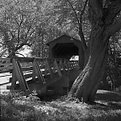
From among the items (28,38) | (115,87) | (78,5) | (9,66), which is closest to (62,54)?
(115,87)

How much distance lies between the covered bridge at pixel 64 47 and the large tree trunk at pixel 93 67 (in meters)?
7.93

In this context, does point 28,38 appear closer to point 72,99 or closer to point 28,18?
point 28,18

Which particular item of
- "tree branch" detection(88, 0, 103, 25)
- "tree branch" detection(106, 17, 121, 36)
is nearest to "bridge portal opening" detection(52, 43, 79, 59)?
"tree branch" detection(88, 0, 103, 25)

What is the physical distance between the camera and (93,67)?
346 inches

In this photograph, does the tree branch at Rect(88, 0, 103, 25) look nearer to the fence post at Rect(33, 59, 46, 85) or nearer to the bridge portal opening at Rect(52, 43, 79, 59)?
the fence post at Rect(33, 59, 46, 85)

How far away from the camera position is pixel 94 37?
891cm

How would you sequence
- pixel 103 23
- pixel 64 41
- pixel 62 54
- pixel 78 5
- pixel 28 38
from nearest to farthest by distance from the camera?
pixel 103 23
pixel 78 5
pixel 64 41
pixel 62 54
pixel 28 38

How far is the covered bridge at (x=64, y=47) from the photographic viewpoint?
1729 centimetres

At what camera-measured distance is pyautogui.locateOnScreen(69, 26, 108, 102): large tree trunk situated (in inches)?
346

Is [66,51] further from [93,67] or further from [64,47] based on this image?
[93,67]

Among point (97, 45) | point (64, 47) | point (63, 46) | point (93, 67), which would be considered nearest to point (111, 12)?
point (97, 45)

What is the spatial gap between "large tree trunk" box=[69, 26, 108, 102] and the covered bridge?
26.0 ft

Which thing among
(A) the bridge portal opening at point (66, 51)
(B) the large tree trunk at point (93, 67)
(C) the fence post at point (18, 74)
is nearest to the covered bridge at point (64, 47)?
(A) the bridge portal opening at point (66, 51)

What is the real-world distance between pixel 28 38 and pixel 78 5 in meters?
20.3
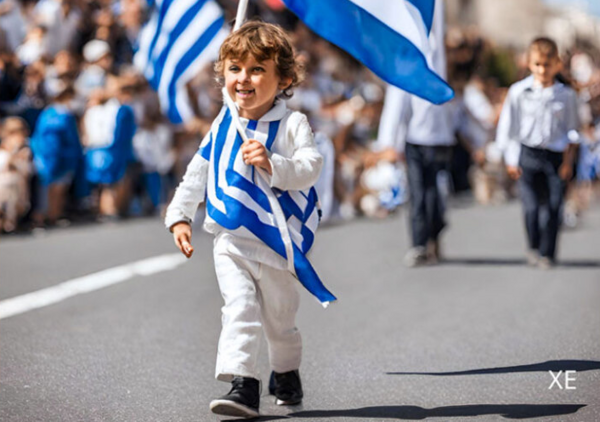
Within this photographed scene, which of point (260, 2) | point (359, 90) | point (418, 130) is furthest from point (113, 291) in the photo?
point (260, 2)

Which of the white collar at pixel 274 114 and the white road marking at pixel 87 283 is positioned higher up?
the white collar at pixel 274 114

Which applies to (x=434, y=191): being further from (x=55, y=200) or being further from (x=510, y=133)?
(x=55, y=200)

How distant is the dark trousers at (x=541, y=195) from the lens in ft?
32.7

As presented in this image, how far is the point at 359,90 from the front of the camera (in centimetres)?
1847

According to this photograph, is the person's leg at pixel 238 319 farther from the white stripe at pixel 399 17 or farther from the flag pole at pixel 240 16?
the white stripe at pixel 399 17

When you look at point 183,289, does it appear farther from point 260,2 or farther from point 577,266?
point 260,2

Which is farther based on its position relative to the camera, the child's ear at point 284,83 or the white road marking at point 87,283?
the white road marking at point 87,283

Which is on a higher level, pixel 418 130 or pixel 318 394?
pixel 418 130

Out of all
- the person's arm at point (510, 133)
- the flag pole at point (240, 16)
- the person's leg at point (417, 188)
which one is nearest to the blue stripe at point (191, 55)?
the person's leg at point (417, 188)

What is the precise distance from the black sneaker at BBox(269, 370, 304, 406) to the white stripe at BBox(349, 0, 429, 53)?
190 centimetres

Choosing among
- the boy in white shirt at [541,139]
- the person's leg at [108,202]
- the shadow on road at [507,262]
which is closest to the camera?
the boy in white shirt at [541,139]

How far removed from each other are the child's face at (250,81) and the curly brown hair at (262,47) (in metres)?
0.02

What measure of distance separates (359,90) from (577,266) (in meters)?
8.68

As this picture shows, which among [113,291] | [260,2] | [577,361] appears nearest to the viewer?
[577,361]
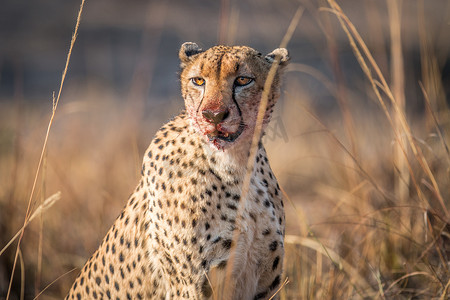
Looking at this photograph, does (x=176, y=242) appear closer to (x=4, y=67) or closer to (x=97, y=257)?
(x=97, y=257)

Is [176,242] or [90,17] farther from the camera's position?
[90,17]

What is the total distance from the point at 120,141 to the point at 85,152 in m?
1.19

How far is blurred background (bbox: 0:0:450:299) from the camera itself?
108 inches

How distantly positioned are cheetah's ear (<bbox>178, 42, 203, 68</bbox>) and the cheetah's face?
9 cm

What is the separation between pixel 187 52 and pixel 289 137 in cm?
322

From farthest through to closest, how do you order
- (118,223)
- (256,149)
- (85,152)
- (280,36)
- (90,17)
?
(90,17) → (280,36) → (85,152) → (118,223) → (256,149)

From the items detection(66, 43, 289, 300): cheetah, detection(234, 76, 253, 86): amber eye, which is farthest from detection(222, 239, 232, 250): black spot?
detection(234, 76, 253, 86): amber eye

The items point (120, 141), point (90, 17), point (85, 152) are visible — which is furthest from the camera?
point (90, 17)

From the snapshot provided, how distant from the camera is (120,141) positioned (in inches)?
165

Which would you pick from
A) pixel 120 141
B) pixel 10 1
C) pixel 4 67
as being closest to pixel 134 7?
pixel 10 1

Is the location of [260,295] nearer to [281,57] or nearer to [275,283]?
[275,283]

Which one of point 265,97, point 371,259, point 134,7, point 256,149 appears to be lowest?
point 371,259

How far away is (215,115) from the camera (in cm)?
191

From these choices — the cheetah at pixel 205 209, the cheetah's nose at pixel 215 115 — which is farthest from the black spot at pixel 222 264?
the cheetah's nose at pixel 215 115
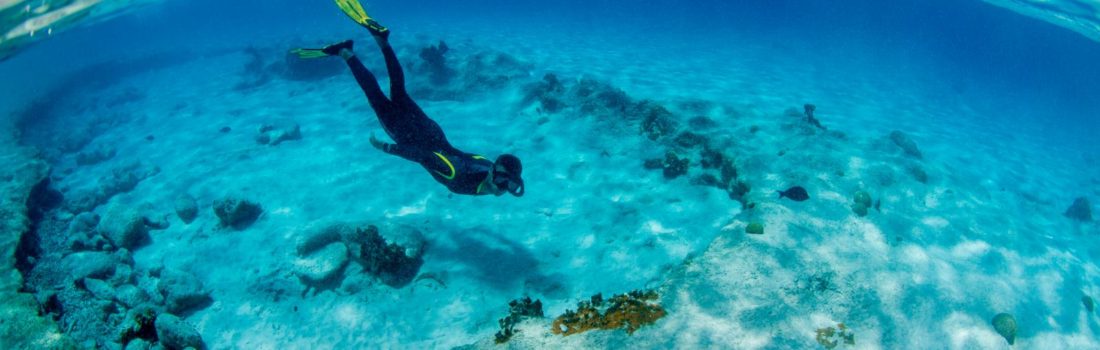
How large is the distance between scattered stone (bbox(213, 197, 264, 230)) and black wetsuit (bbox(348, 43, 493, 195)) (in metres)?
4.49

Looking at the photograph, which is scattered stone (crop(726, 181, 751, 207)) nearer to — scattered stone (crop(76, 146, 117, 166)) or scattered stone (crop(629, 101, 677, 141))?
scattered stone (crop(629, 101, 677, 141))

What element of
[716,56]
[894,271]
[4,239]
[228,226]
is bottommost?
[716,56]

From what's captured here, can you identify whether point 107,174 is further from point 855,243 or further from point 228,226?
point 855,243

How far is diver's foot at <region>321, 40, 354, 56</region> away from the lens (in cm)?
676

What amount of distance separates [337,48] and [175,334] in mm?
4502

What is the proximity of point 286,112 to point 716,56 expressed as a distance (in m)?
26.9

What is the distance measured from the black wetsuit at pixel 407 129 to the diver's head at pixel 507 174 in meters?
0.39

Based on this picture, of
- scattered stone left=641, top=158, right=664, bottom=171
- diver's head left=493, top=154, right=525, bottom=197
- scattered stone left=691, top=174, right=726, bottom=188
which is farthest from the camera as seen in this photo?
scattered stone left=641, top=158, right=664, bottom=171

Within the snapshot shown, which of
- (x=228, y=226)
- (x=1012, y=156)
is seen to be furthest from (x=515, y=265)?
(x=1012, y=156)

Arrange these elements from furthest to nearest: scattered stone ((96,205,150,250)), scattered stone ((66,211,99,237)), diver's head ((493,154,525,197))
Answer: scattered stone ((66,211,99,237)), scattered stone ((96,205,150,250)), diver's head ((493,154,525,197))

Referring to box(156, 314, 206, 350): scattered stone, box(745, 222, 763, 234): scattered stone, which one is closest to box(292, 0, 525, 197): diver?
box(156, 314, 206, 350): scattered stone

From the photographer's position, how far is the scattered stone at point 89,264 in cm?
731

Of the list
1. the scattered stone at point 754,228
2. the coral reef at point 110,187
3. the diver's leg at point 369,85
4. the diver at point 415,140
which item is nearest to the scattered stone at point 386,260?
the diver at point 415,140

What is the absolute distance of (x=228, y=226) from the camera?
9.32m
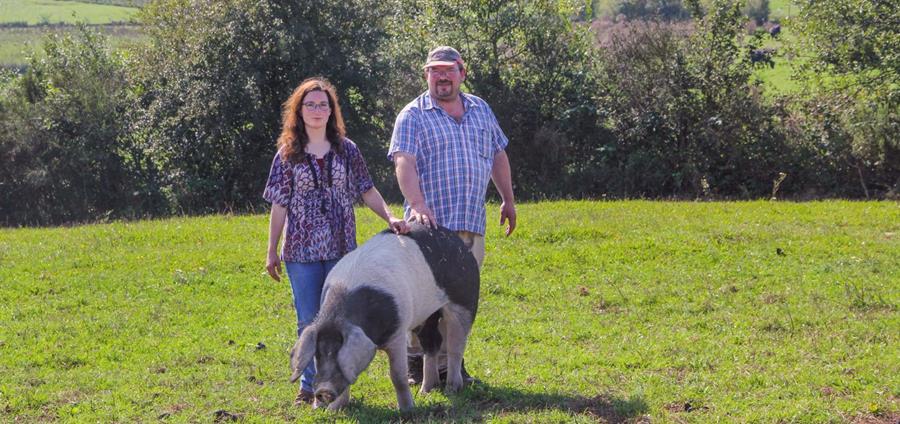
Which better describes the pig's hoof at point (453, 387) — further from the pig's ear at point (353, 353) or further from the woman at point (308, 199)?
the pig's ear at point (353, 353)

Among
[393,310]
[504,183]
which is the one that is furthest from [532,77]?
[393,310]

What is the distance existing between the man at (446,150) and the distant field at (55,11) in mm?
40684

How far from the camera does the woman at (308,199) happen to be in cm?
673

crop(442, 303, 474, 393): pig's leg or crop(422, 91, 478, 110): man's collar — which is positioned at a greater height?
crop(422, 91, 478, 110): man's collar

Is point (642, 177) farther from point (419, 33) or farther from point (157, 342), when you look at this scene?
point (157, 342)

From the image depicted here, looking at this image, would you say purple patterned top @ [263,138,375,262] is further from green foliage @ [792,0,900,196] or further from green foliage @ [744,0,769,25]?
green foliage @ [744,0,769,25]

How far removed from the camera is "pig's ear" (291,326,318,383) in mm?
5801

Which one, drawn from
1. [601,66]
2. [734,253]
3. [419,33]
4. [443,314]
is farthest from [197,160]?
[443,314]

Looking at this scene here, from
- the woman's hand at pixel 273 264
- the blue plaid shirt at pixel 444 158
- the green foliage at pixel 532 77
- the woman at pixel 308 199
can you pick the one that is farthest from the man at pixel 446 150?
the green foliage at pixel 532 77

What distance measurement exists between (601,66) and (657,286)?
11.5 meters

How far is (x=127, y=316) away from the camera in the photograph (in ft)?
33.1

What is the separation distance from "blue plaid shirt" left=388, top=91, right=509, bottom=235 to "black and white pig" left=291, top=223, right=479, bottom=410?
28 cm

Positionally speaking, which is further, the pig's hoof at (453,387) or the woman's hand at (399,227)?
the pig's hoof at (453,387)

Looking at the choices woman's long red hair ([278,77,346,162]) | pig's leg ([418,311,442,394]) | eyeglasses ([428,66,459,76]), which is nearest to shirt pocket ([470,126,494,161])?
eyeglasses ([428,66,459,76])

:: SHORT EXERCISE ::
From the line containing "How far from" down to the last line, reproduce the records exactly. Include both ends.

:: SOLUTION TO THE EXERCISE ::
How far from the camera does the woman at (308,199) happen to be in cm?
673

crop(442, 303, 474, 393): pig's leg or crop(422, 91, 478, 110): man's collar — which is positioned at a greater height?
crop(422, 91, 478, 110): man's collar

Is point (642, 177) farther from point (419, 33) or farther from point (157, 342), when you look at this scene?
point (157, 342)

From the image depicted here, looking at this image, would you say purple patterned top @ [263,138,375,262] is further from green foliage @ [792,0,900,196] or further from green foliage @ [744,0,769,25]?
green foliage @ [744,0,769,25]

How far removed from the camera is "pig's ear" (291,326,318,383) in mm?
5801

Which one, drawn from
1. [601,66]
2. [734,253]
3. [419,33]
4. [443,314]
is farthest from [197,160]?
[443,314]

Looking at this scene here, from
- the woman's hand at pixel 273 264
- the blue plaid shirt at pixel 444 158
- the green foliage at pixel 532 77
- the woman at pixel 308 199
can you pick the one that is farthest from the man at pixel 446 150?
the green foliage at pixel 532 77

What distance measurement exists between (601,66) and (657,286)?
11.5 meters

How far is (x=127, y=316) away from the camera in the photograph (in ft)?
33.1

What is the separation distance from "blue plaid shirt" left=388, top=91, right=509, bottom=235 to "black and white pig" left=291, top=223, right=479, bottom=410?
28 cm

Positionally speaking, which is further, the pig's hoof at (453,387) or the woman's hand at (399,227)?
the pig's hoof at (453,387)

Looking at the choices woman's long red hair ([278,77,346,162]) | pig's leg ([418,311,442,394]) | eyeglasses ([428,66,459,76]), which is nearest to shirt pocket ([470,126,494,161])?
eyeglasses ([428,66,459,76])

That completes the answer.